I see Brown as a real-life Leigh Teabing. In the book, Teabing is a man who is angry at the Priory of Sion, the keeper of the Holy Grail, for not revealing the Grail at the “end of days” or the end of the millennium, which was its final charge. Teabing takes matters into his own hands and orchestrates the death of the Priory’s grandmaster, Sauniere, and the Senechaux in the hope that they would reveal the location of the Grail before they died and he would be the one to reveal to an ignorant world the secret of the Holy Grail. Brown actually does bring to the world the shocking revelation about the Holy Grail.
While the book is critically acclaimed, the author remains one of the most infamous men today. Only those with open minds can tolerate his ideas. But whether you love or hate him, there is no denying the fact that with the publication of The Da Vinci Code, Brown has secured his place in literary history as one of the greatest men ever to lay pen on paper.
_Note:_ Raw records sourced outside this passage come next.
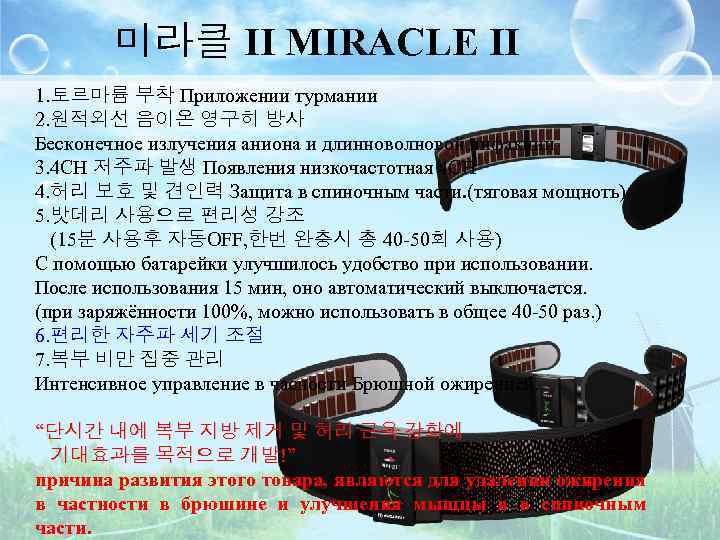 미라클 II MIRACLE II 1. 토르마륨 부착 Приложении турмании 2. 원적외선 음이온 영구히 방사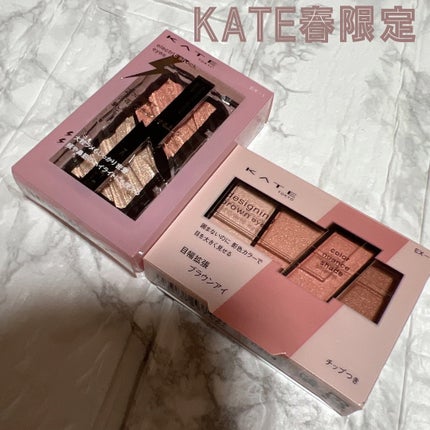 エレクトリックショックアイズ /KATE/アイシャドウパレットを使ったクチコミ(1枚目)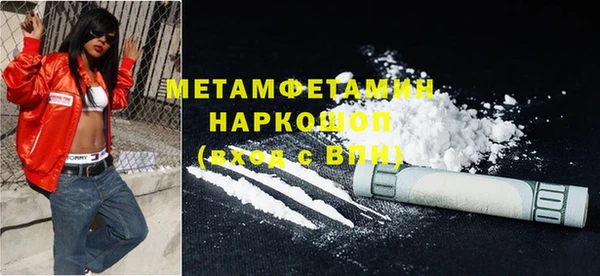 бошки Беломорск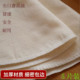 蒸笼布不沾家用食品级纯棉纱布加厚大蒸馒头屉布笼布蒸包子蒸笼垫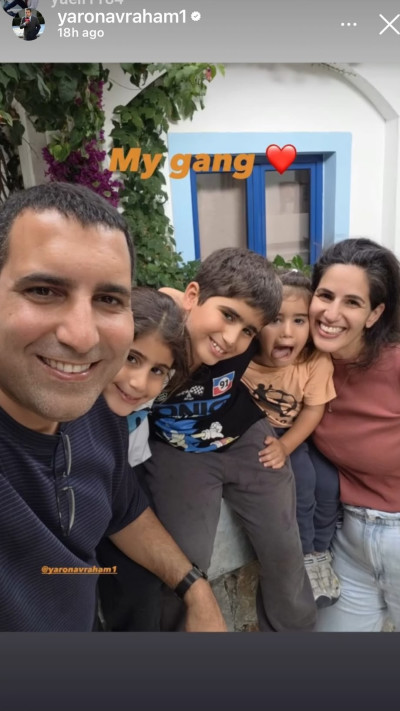 הסטורי של ירון אברהם (צילום: צילום מסך אינסטגרם)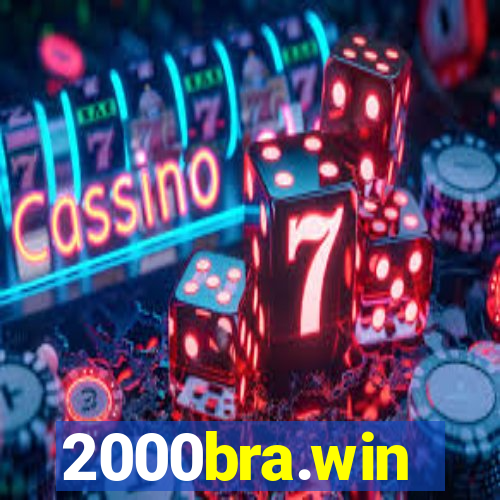 2000bra.win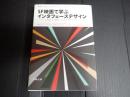 SF映画で学ぶインタフェースデザイン
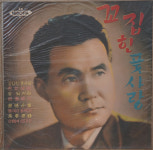 미도파,10인치, 1957] 남인수 - 꼬집힌 풋사랑, 감격 시대, 무정천리 외 : ilovelp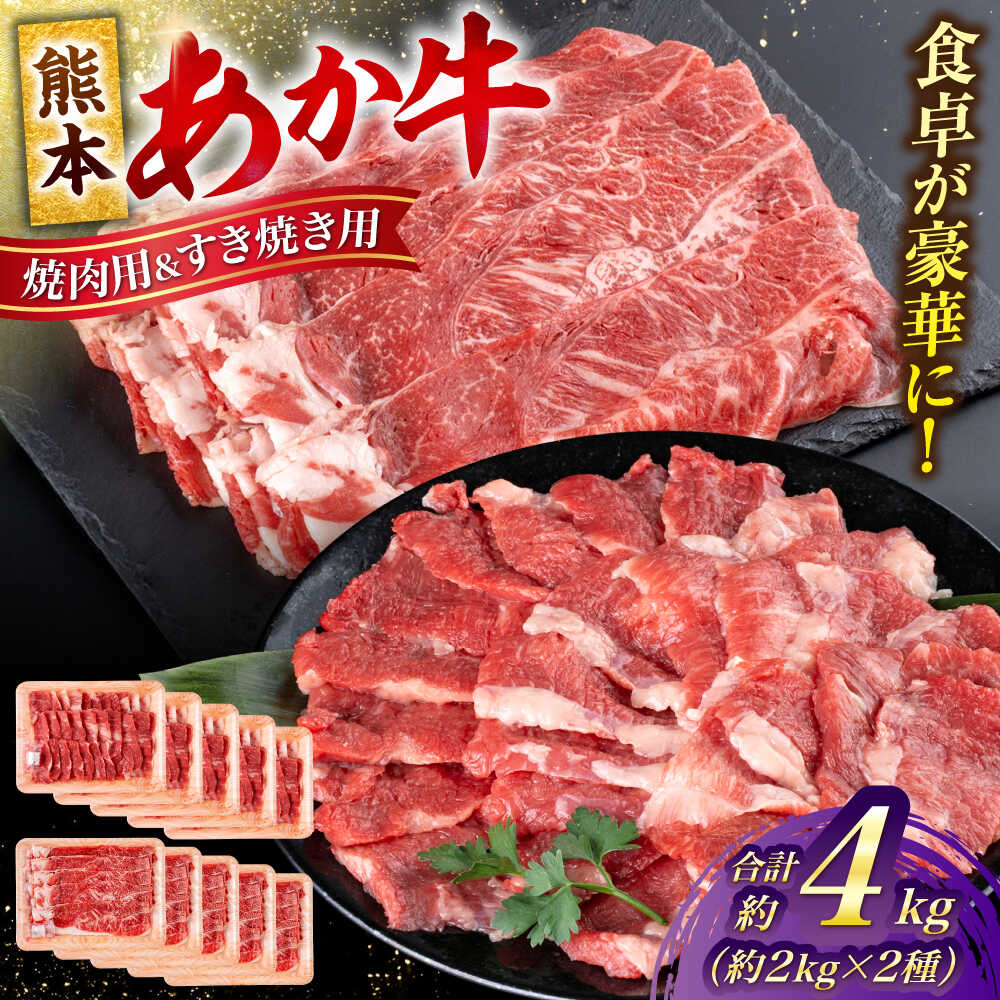 【ふるさと納税】 熊本 あか牛 カルビ 焼肉用 すきやき しゃぶしゃぶ用 計約4kg（各約400g×5P） 冷凍 焼肉 お取り寄せ グルメ 国産 和牛 牛肉 熊本県 合志市【合同会社 たべたせいか】[AYCB060]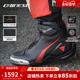 DAINESE 机车靴男透气防滑 透气骑行鞋 丹尼斯SUPERYA 摩托车夏季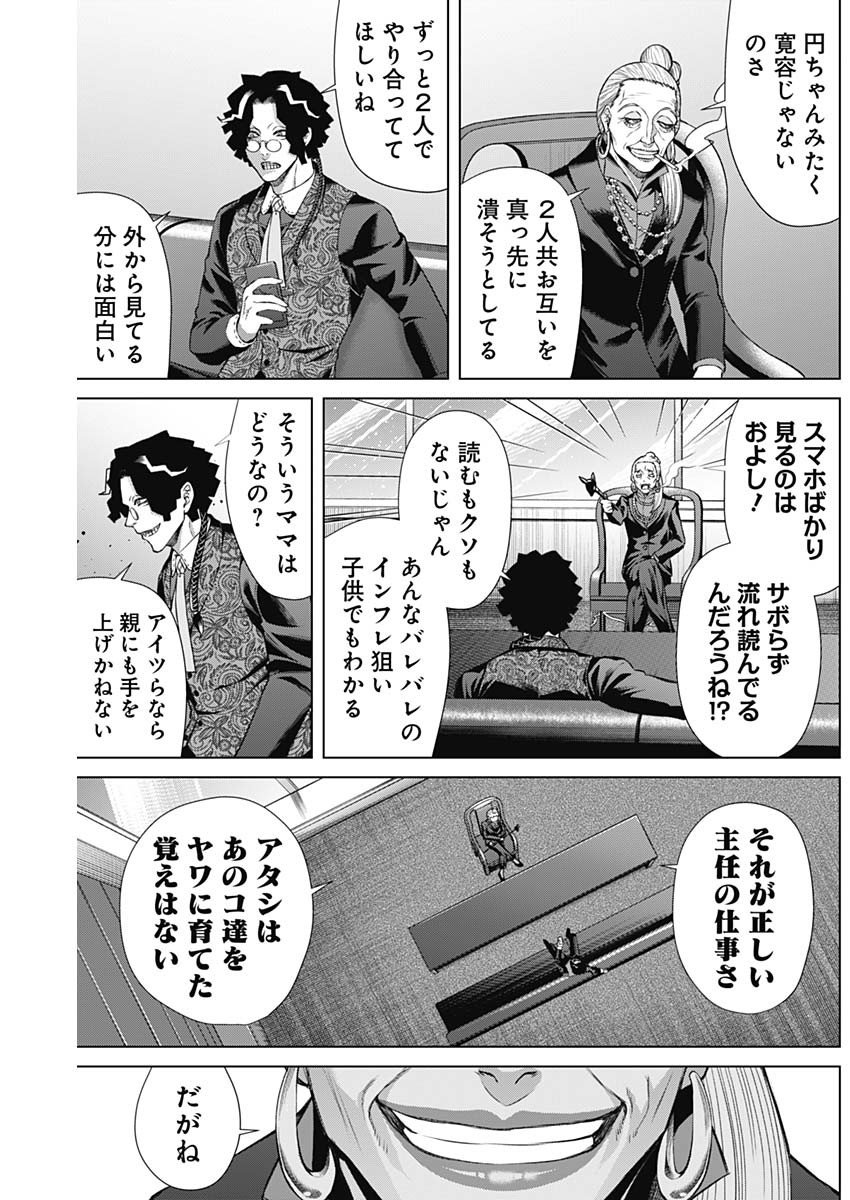 ジャンケットバンク 第108話 - Page 16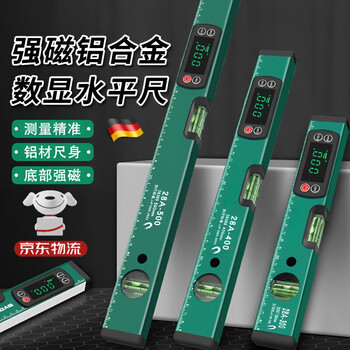 Lai yeqi german quality level ruler solid strong magnetic electronic digital display high-precision level ruler strong magnetic angle measuring instrument strong magnetic digital display 300mm measurement and positioning four-piece set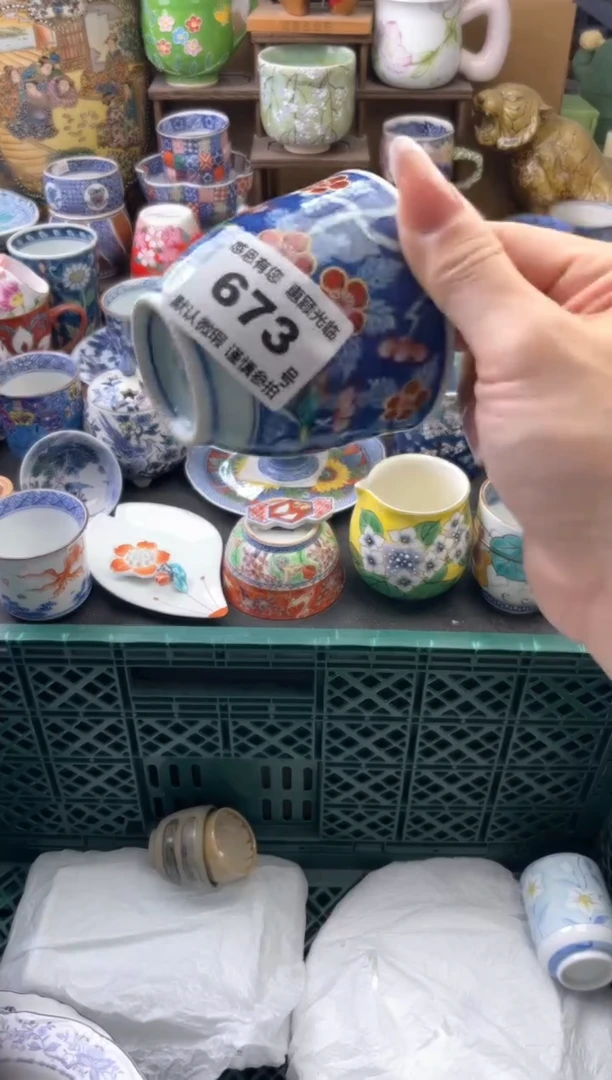瓷片小****?673号六六工艺品瓷器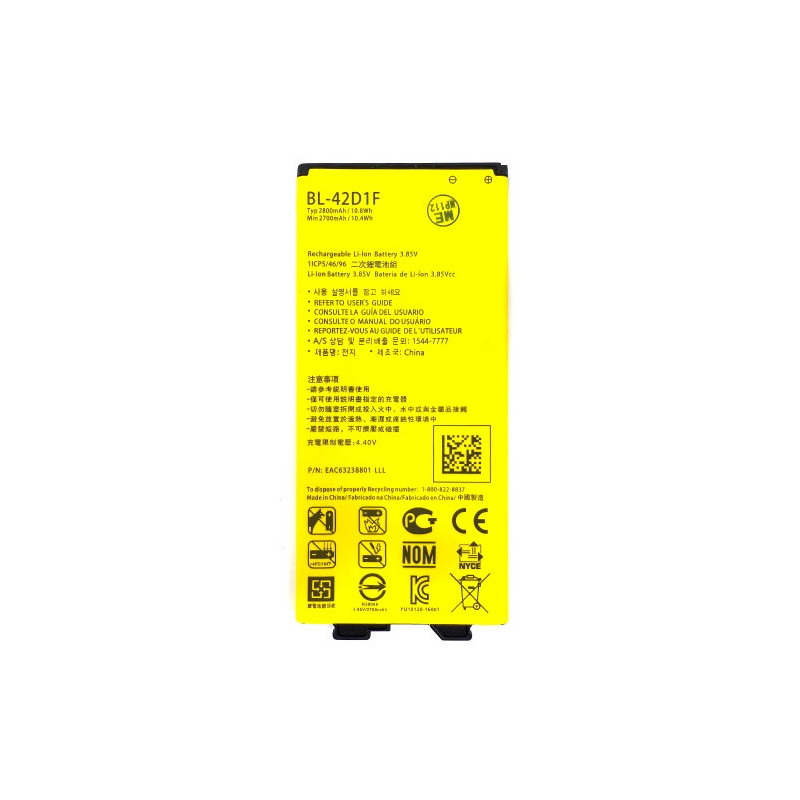 Батарея LG BL-42D1F G5 H820 H830 H850 LS992 US992 VS987 2800 mAh Батарея LG BL-42D1F G5 H820 H830 H850 LS992 US992 VS987 2800 mAh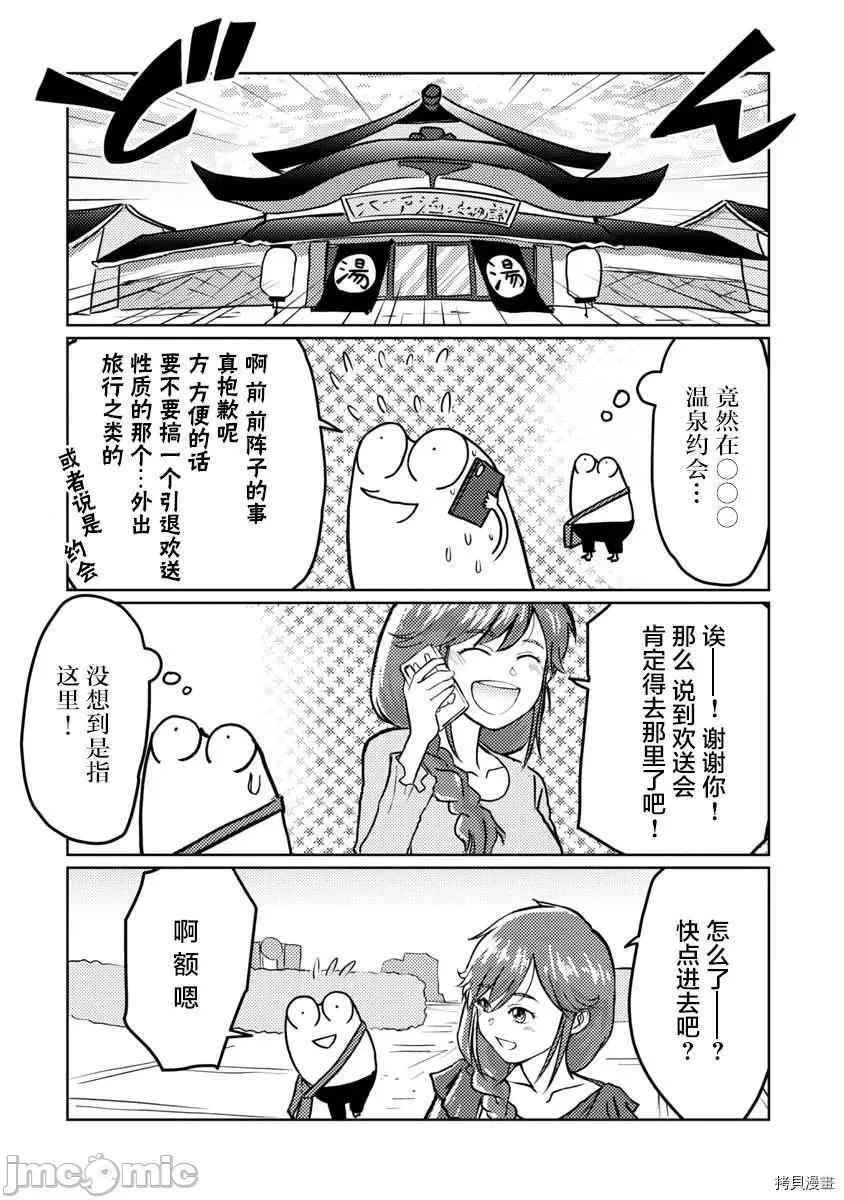 我开始做AV男优了 我开始做AV男优了044 第42话.zip 第2页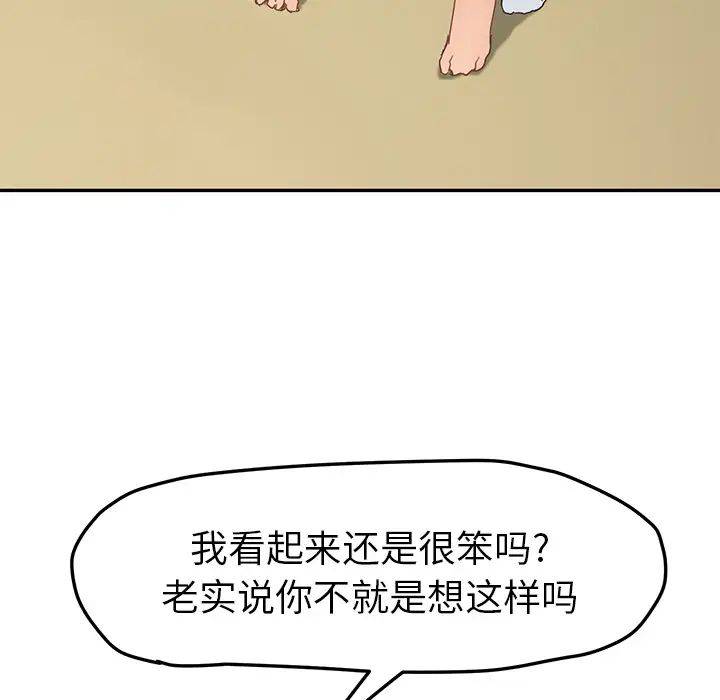 《继母》漫画最新章节第48话免费下拉式在线观看章节第【108】张图片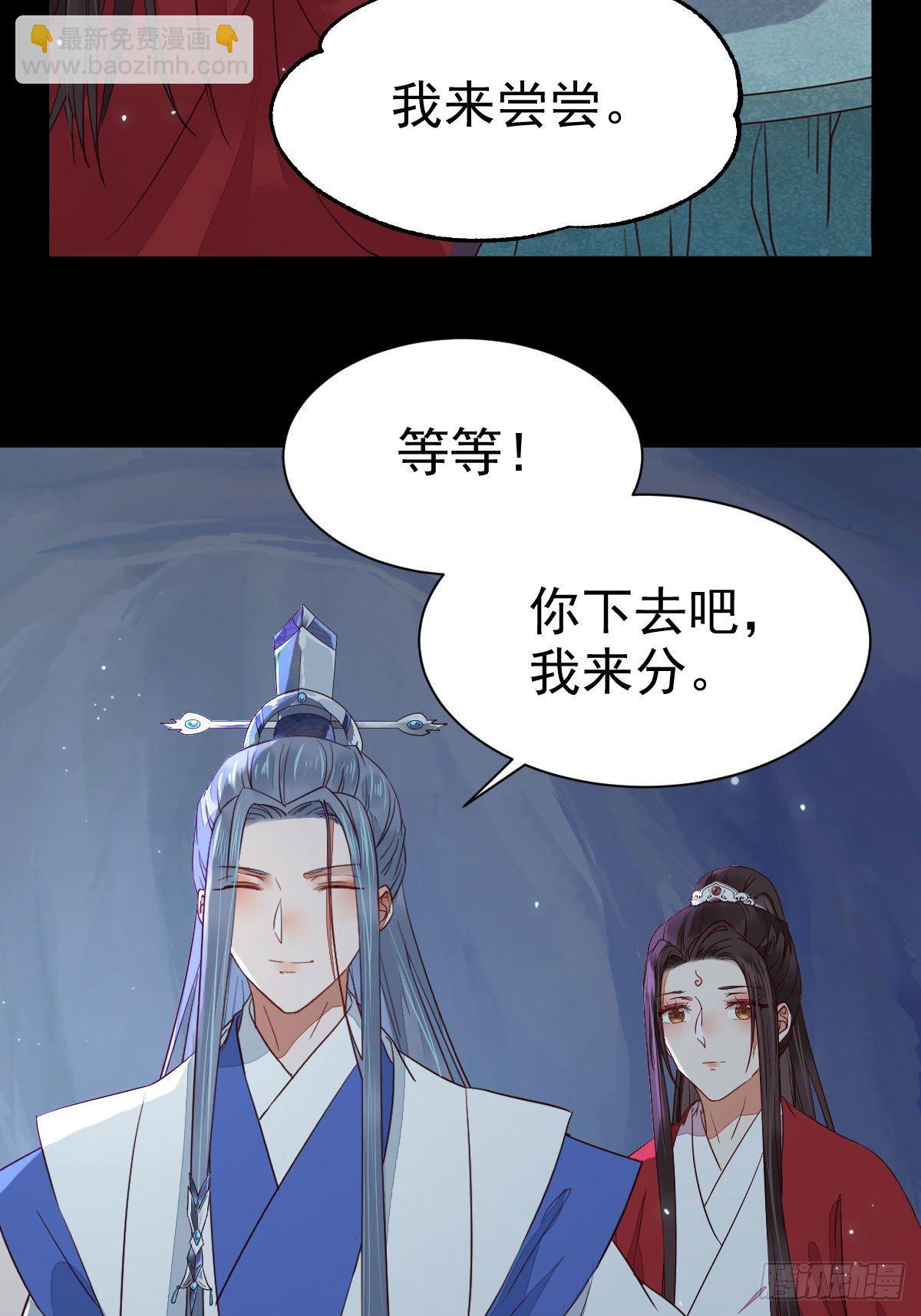 🍸鬼医凤九 铁扇书生 第13页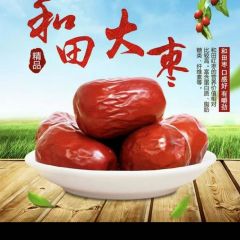 金哥】新疆和田大枣 新疆特产特级红枣核小肉厚 超甜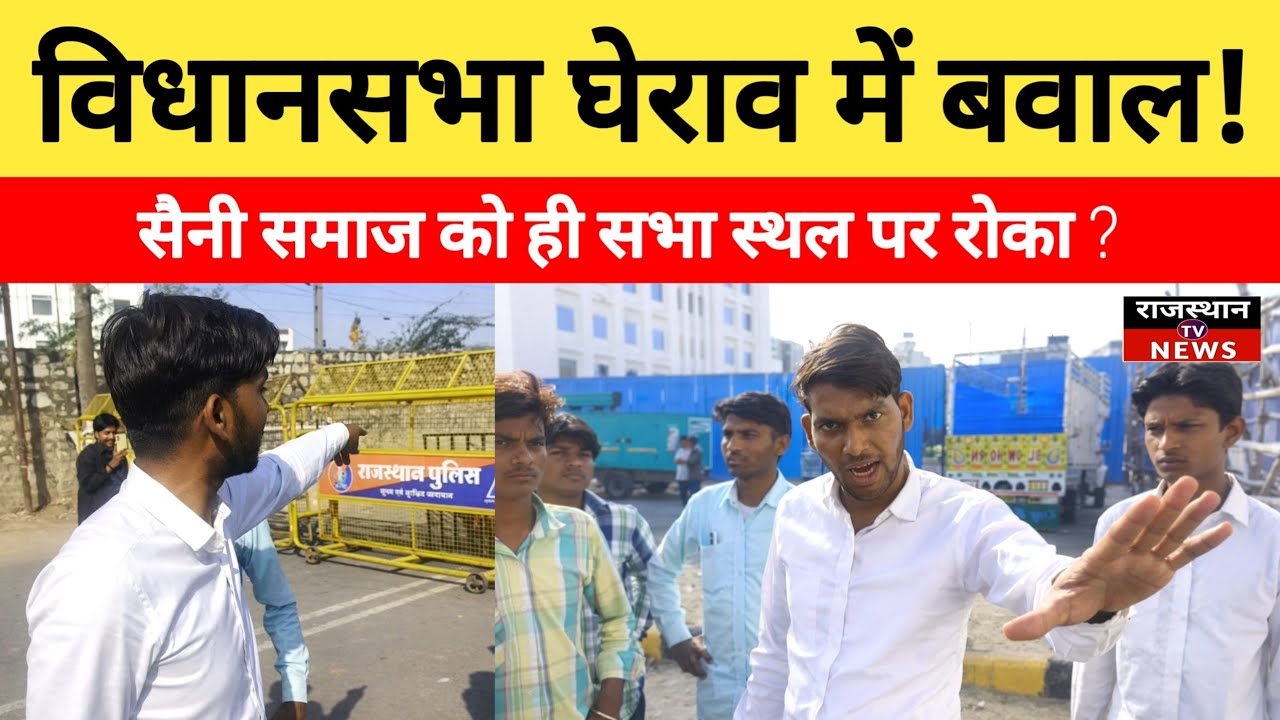 Saini samaj: सैनी समाज 25 फरवरी विधानसभा घेराव में बवाल! सैनी समाज को ही सभा स्थल पर रोका ?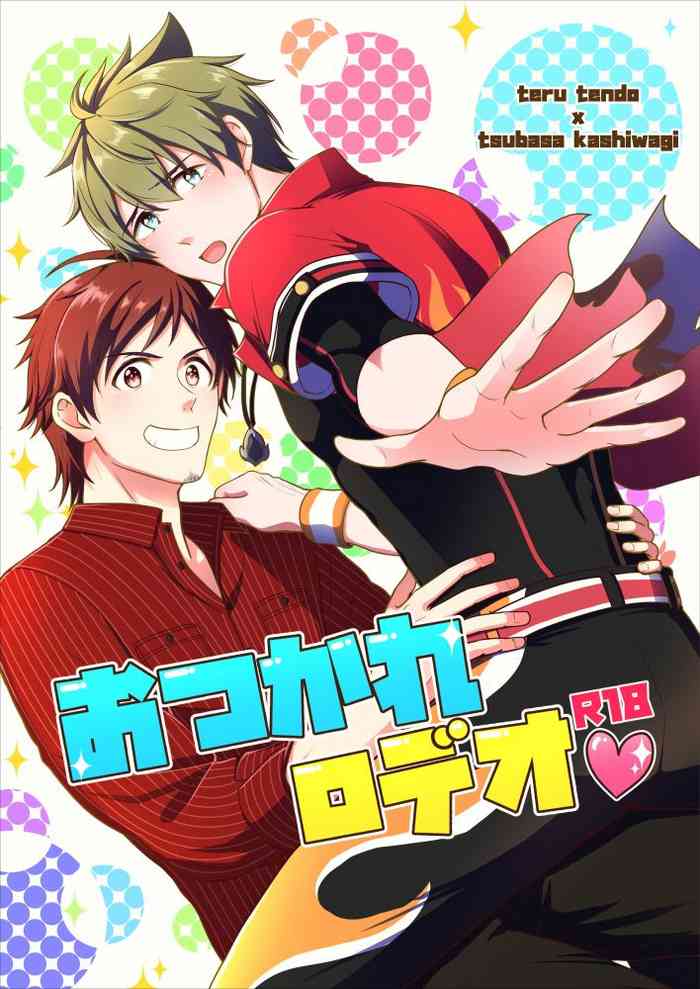 [Moko] [WEB Sairoku] O Tsukare Rodeo [Teru Tsuba]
I do not believe that the book will be forgotten soon, that all the controversies and debates it started will simply die a natural death in the passage of time.
I believe Brown’s legacy will live long after he is gone; that the next generation and generations after it will just be as intrigued by the book as we are today; that 50 or 100 years from now, our grandchildren and their grandchildren will read the same book, ask the same questions that we did and debate among themselves whether what the book says is true.
Certainly, Brown has left his mark on literature. And literature will never be the same again.